__ACTIVITIES__:
a) Revise the text on histograms and distributions from "How big are the classes" to "and smallest values?", putting "college" in place of "university".
b) Write the next part of the text on histograms and distributions, picking up after its final sentence.

__EXCERPTED TEXT__:
Histograms and Distributions

So far, we have focused on single estimates. How much volume is this tank, how long is this room, etc. Now we ask questions about several objects at once.

How tall are the students in this class?
How big are the classes at my university?
How big are the departments at my university?

Here we are interested in the behavior of a single variable. Is it evenly distributed or are some values more present than others? What are the largest and smallest values?

Types of Data

Nominal data has no quantitative value.
- Examples include state of birth, blood type, political affiliation
Ordinal data has a number and order but isn’t continuous
- Example: survey question 1 for very unsatisfied, 5 for very satisfied
Continuous data: data that can take any value
- Example: length, mass

Characterizing a body of data

We often ask two questions about data. The first is what is the central tendency or do the data point to some sort of majority value. The second is how tightly clustered are the data. Does the data range widely?

Mean or Average

A common measure of the central tendency is the mean. If we take a list of data, sum the values, and divide by the number of data we get the mean or the average.

Median

Another measure of the central tendency is the median. The median is the value at which half the data has a value below the median and half the data has a value above it.

Standard Deviation

The standard deviation is a measure of how dense or spare the data are around the central tendency.

Histogram

A common tool for looking at single-variable (univariate) data is a histogram.

A histogram

Shows data of a single quantitative continuous variable
Shows the value of that data on the x-axis
Divides the x-axis into evenly spaced bins
On the y-axis shows the number of values in each bin

Probability Distribution

A probability distribution is a model that explains the relative probability of different events happening. The probability distribution is an ideal mathematical model. The real world doesn’t fit it exactly, but the model provides lots of practical power.

The x-axis is the value of a measurement and the y-axis is the relative frequency.

The area under the curve of a (normalized) probability distribution is exactly one.

__SUPPLIED MATERIAL__:
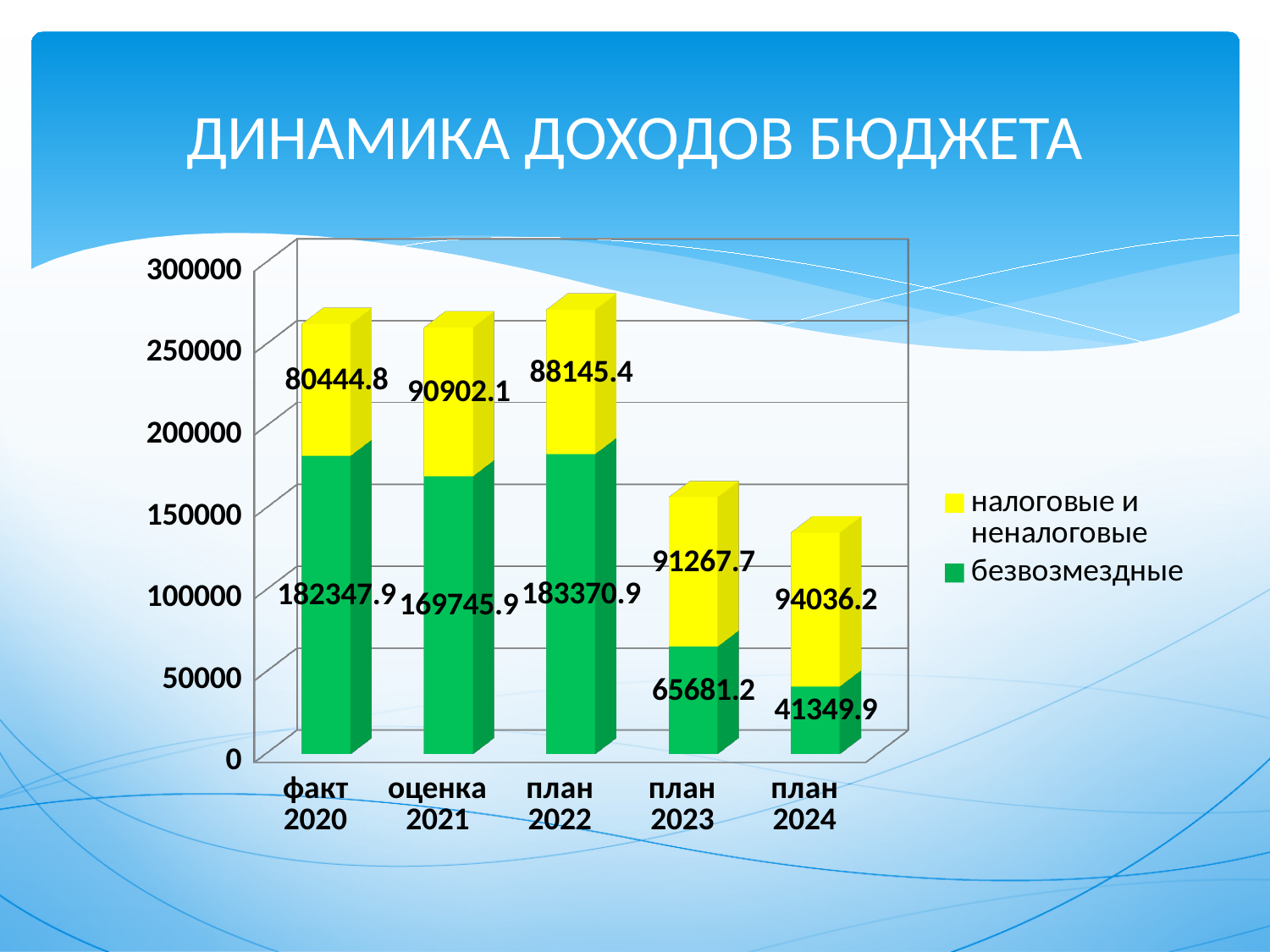
What kind of chart is shown on the slide? Stacked bar chart Which category has the highest value for налоговые и неналоговые? план 2024 What is the total of the stacked bar for план 2023? 156948.9 What is the value of безвозмездные for план 2024? 41349.9 What is the value of безвозмездные for факт 2020? 182347.9 Which is larger: безвозмездные for оценка 2021 or налоговые и неналоговые for оценка 2021? безвозмездные for оценка 2021 What is the difference between безвозмездные for план 2022 and план 2024? 142021.0 Which category has the lowest value for безвозмездные? план 2024 What is the title of the chart? ДИНАМИКА ДОХОДОВ БЮДЖЕТА What is the value of налоговые и неналоговые for план 2023? 91267.7 How many categories are shown on the x axis? 5 How many series does the legend list? 2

__EXPECTED RESULTS__:
a)
How big are the classes at my college?
How big are the departments at my college?

Here we are interested in the behavior of a single variable. Is it evenly distributed or are some values more present than others? What are the largest and smallest values?

b)
The probability of a measurement occurring between two intervals is the area under the curve between those two intervals.

These probability distributions are models just like a rectangle or a circle. This probability distribution is usually a mathematical function.

For example, the gaussian distribution is given by

f = \frac{1}{\sqrt{2\pi\sigma^2}}e^{-(x-\mu)^2/\sigma^2}

Notice our new friend, the number e, showing up.

Relative probability

If you can calculate or estimate the area under the curve of a probability distribution, you can predict the probability of an event occurring.

Percentile

As we ask about the relative probabilities in a distribution, we use the percentile. The Xth percentile is the value Y at which X percent of the data has a value below Y. We interpret this as the area below a value on a probability distribution. Histograms and distributions show us the range of frequency of values of an ensemble of things. For example, the heights of students in a classroom.

Histograms have

A continuous value on the x-axis
A frequency value on the y-axis
A definition of the population’s members being measured

A distribution is the name for a “continuous” histogram. The interpretation of distributions and histograms is usually very similar.

You can find other examples of age histograms here.

Spreadsheet Tools

Let’s break down a spreadsheet instruction

=percentile(datasheet!AM:AM, 0.5)

= means do a function
percentile is the computer command
datasheet is the sheet
AM:AM is the chunk of data,
0.5 is the percentile to look up (median)